Mir

Client buffers eventually display one frame behind client swap requests

Bug #1216337 reported by Sam Spilsbury
16
This bug affects 3 people
Affects Status Importance Assigned to Milestone
Mir
Expired
Medium
Unassigned

Bug Description

I've not been able to figure out exactly what causes this problem yet - but it appears that there is some sort of condition that can cause client buffers to display one-frame behind their swap count, eg:

swapN -> swapN + 1 -> swapN + 2
drawN - 1 -> drawN -> drawN + 1

I haven't been able to figure out a programmatic way to reproduce it, but gtk+ seems to be a good testcase so far:

http://github.com/smspillaz/gtk [wip/mir]

./autogen.sh --enable-mir-backend
gdb ./demos/widget-factory/.libs/gtk3-widget-factory

Click on the "Page 2" tab and click on various widgets until there is visible input lag. Once there is input lag, you can break in mir_surface_swap_buffers, switch to frame #1 (f 1) and set frame_debugnum to a nonzero value to save frame images to your home directory. It should be the case that each dumped frame will have the right contents, but after the call to swap_buffers completes, that will not the case on-screen.

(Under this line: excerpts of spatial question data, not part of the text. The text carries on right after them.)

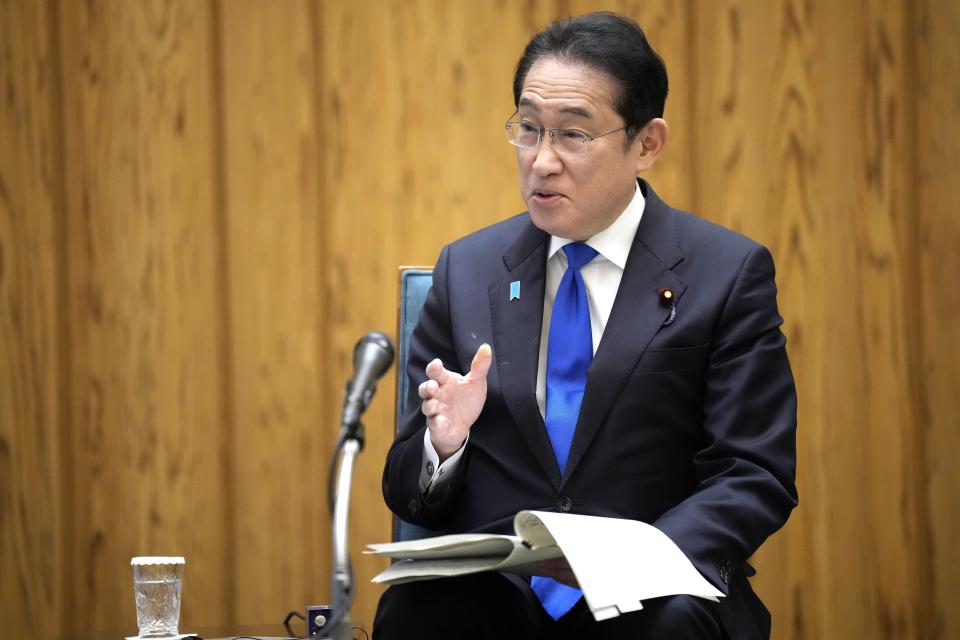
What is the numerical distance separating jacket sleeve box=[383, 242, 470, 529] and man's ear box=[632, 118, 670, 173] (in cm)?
41

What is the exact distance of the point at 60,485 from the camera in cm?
297

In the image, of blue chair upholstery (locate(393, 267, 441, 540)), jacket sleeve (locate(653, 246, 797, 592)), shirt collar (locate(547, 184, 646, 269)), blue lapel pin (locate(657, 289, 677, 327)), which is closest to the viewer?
jacket sleeve (locate(653, 246, 797, 592))

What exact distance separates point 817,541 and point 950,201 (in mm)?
935

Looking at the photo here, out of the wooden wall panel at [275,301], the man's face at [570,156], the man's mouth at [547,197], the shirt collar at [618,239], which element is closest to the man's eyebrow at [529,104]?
the man's face at [570,156]

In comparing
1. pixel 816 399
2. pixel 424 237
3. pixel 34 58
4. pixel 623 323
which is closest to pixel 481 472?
pixel 623 323

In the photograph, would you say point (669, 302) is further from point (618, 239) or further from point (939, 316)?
point (939, 316)

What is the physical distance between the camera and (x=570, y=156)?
205 cm

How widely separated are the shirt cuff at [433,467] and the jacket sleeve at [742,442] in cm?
35

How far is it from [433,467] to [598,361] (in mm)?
327

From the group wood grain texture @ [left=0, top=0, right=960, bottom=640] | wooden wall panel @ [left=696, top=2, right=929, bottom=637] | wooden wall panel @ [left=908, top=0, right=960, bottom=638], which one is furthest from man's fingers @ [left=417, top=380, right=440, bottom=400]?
wooden wall panel @ [left=908, top=0, right=960, bottom=638]

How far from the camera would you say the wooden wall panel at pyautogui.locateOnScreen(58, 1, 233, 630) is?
118 inches

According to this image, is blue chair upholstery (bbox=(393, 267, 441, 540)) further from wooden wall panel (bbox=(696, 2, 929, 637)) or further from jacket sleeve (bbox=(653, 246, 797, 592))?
wooden wall panel (bbox=(696, 2, 929, 637))

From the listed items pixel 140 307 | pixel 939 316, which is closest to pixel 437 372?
pixel 140 307

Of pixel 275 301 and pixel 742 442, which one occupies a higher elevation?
pixel 275 301
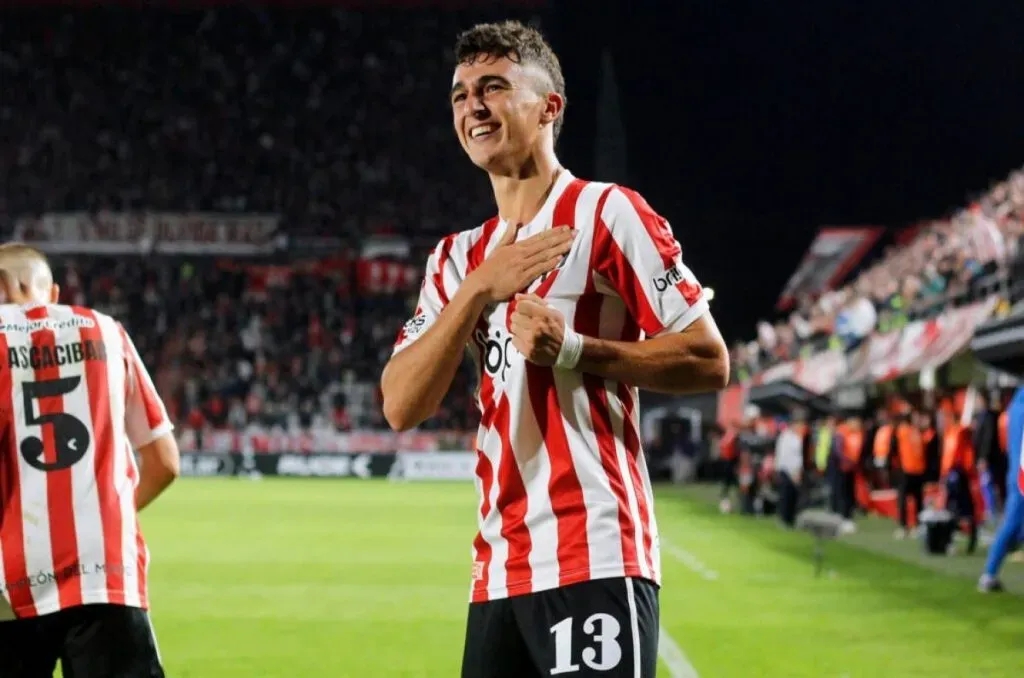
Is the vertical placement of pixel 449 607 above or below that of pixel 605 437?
below

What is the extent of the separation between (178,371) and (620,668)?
48.1 meters

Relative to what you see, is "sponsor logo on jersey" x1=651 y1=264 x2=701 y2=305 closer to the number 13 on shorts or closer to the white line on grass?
the number 13 on shorts

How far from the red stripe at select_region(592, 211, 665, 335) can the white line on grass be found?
561 cm

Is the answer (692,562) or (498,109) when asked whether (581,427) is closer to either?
(498,109)

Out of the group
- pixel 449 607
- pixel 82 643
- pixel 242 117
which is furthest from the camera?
pixel 242 117

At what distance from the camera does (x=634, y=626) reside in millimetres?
3207

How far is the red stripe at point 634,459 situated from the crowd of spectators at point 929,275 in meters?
18.2

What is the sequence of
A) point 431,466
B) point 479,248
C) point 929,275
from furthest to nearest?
point 431,466 → point 929,275 → point 479,248

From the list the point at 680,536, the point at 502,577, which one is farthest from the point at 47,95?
the point at 502,577

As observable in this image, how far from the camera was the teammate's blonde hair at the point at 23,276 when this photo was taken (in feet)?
15.0

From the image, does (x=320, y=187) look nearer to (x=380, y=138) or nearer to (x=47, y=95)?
(x=380, y=138)

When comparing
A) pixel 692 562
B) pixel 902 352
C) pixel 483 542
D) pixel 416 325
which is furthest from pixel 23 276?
pixel 902 352

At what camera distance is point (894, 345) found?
2789cm

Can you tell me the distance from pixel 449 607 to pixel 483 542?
8872 mm
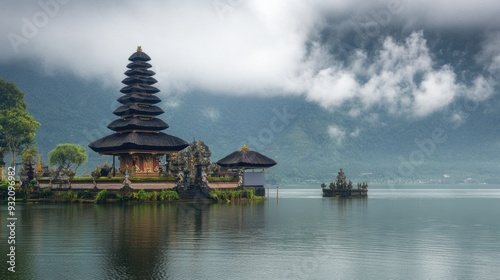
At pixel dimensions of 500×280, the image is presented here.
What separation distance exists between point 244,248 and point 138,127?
5575 cm

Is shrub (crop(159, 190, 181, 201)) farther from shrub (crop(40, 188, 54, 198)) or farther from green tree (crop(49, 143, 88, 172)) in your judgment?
green tree (crop(49, 143, 88, 172))

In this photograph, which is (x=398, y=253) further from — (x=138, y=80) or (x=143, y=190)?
(x=138, y=80)

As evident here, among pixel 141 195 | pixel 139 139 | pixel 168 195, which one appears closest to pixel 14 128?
pixel 139 139

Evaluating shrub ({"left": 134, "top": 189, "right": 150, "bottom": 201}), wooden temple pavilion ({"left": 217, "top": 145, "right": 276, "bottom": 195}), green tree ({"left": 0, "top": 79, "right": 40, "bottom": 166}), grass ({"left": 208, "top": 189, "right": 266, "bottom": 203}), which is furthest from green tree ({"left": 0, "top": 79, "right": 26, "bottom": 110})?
grass ({"left": 208, "top": 189, "right": 266, "bottom": 203})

Revision history for this message
Daniel van Vugt (vanvugt) wrote :

Sam, the existing manual test case for this sort of thing is to run demo_client_fingerpaint and:
  1. Drag/draw for a while.
  2. Click single clicks in various locations.
Expect: Each single click (which is a single swap) results in a new colour being painted in that spot. Hence, no lag.

How does that go for you?

Of course, I thought the automated tests covered this too...

Revision history for this message
Daniel van Vugt (vanvugt) wrote :

Oh, except you can't run fingerpaint since r990 due to bug 1215754. :(

Revision history for this message
Daniel van Vugt (vanvugt) wrote :

This sounds like bug 1216472 I noticed today.

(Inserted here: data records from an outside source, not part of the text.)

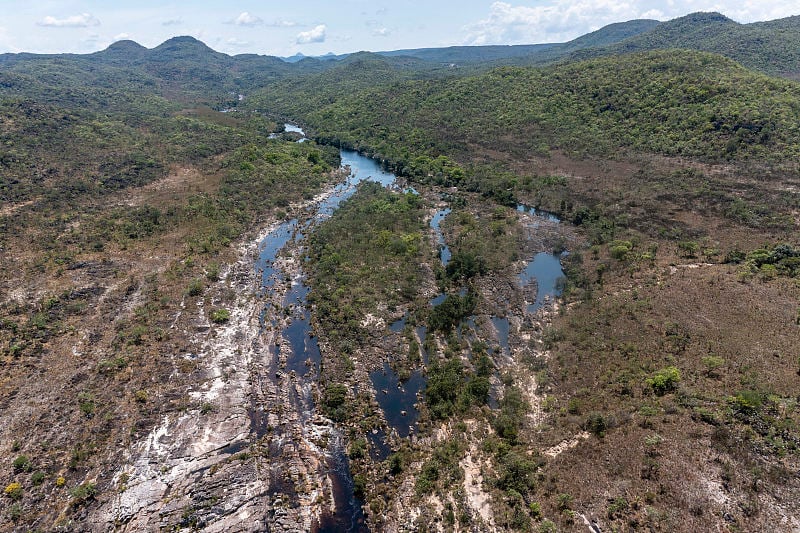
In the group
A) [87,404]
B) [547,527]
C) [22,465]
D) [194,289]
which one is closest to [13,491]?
[22,465]

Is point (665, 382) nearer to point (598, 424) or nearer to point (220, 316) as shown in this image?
point (598, 424)

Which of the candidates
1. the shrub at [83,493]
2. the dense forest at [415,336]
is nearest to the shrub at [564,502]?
the dense forest at [415,336]

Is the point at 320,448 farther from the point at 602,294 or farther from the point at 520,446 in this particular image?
the point at 602,294

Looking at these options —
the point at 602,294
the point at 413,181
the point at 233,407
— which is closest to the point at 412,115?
the point at 413,181

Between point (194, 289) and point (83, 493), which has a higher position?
point (194, 289)

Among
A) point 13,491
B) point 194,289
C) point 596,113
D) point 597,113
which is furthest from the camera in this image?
point 596,113

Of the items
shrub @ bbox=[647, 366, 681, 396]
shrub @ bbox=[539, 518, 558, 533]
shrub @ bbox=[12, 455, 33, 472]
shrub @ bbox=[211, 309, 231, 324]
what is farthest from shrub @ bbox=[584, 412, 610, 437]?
shrub @ bbox=[12, 455, 33, 472]
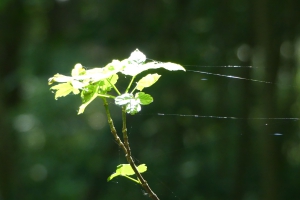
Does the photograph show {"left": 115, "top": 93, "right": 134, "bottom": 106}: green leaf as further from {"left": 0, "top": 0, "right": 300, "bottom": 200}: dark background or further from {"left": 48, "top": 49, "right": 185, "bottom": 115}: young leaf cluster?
{"left": 0, "top": 0, "right": 300, "bottom": 200}: dark background

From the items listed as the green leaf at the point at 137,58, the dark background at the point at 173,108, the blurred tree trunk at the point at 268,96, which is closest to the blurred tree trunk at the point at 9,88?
the dark background at the point at 173,108

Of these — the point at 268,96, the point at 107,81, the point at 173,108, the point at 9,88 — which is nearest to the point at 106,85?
the point at 107,81

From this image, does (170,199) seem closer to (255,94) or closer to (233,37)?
(255,94)

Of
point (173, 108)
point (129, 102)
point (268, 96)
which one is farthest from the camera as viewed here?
point (173, 108)

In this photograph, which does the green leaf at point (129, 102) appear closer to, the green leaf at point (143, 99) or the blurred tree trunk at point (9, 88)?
the green leaf at point (143, 99)

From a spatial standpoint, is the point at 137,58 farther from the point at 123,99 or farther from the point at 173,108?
the point at 173,108

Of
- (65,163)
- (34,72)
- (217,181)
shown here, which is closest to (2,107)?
(34,72)
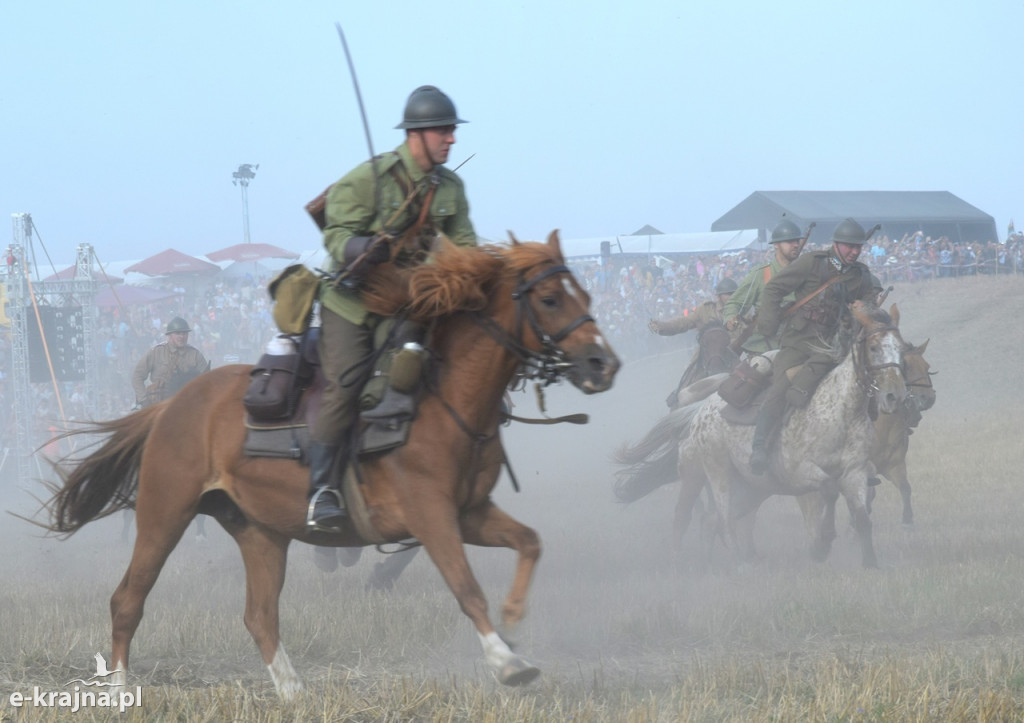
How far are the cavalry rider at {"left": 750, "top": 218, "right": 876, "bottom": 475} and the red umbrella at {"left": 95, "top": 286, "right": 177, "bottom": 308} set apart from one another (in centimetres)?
2188

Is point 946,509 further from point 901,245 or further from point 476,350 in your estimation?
point 901,245

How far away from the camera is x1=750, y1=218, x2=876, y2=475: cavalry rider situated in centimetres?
1030

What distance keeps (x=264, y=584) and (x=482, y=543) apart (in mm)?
1433

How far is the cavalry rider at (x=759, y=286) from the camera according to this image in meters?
12.1

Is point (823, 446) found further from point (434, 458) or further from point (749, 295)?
point (434, 458)

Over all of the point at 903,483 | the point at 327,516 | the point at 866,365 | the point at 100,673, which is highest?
the point at 327,516

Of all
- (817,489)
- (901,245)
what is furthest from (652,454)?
(901,245)

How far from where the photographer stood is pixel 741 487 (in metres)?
11.6

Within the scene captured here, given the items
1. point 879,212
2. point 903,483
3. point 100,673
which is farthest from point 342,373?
point 879,212

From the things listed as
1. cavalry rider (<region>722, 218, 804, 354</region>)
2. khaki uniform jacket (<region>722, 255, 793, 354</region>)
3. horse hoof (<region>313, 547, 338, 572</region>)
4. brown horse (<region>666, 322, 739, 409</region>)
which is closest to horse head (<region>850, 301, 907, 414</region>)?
cavalry rider (<region>722, 218, 804, 354</region>)

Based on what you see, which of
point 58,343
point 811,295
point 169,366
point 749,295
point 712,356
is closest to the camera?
point 811,295

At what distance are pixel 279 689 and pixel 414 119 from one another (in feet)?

Sam, are you using trunk lp:mir ?

Revision history for this message
Sam Spilsbury (smspillaz) wrote : Re: [Bug 1216337] Re: Client buffers eventually display one frame behind client swap requests

Hi Daniel,

Just confirmed it on trunk lp:mir today. Sounds similar to 1216472.
Unfortunately I don't have the time to really dig into it any further.

If you're unable to reproduce the bug using fingerpaint then it might be
worth testing using gtk+ itself - I had a roll my own damage-and-swap
algorithm there using GdkFrameClock and it could well be a timing issue or
race condition that only gtk+ is able to trigger at the moment. Notably -
we're not using mir_surface_swap_buffers_sync - instead I'm using the
callback along with a GAsyncQueue to push each new MirGraphicsRegion to the
main thread.

As I mentioned, I'm pretty sure the issue is in the server itself -
verified by the fact that doing an image dump of the buffer contents before
calling mir_surface_swap_buffers shows that the contents are indeed what is
expected before the swap.

The only thing I could think of which might be broken on the client side
would be if we had called mir_surface_swap_buffers twice and operated on an
older MirGraphicsRegion. However, I believe that the graphics region gets
unmapped from the process as soon as you call mir_surface_swap_buffers.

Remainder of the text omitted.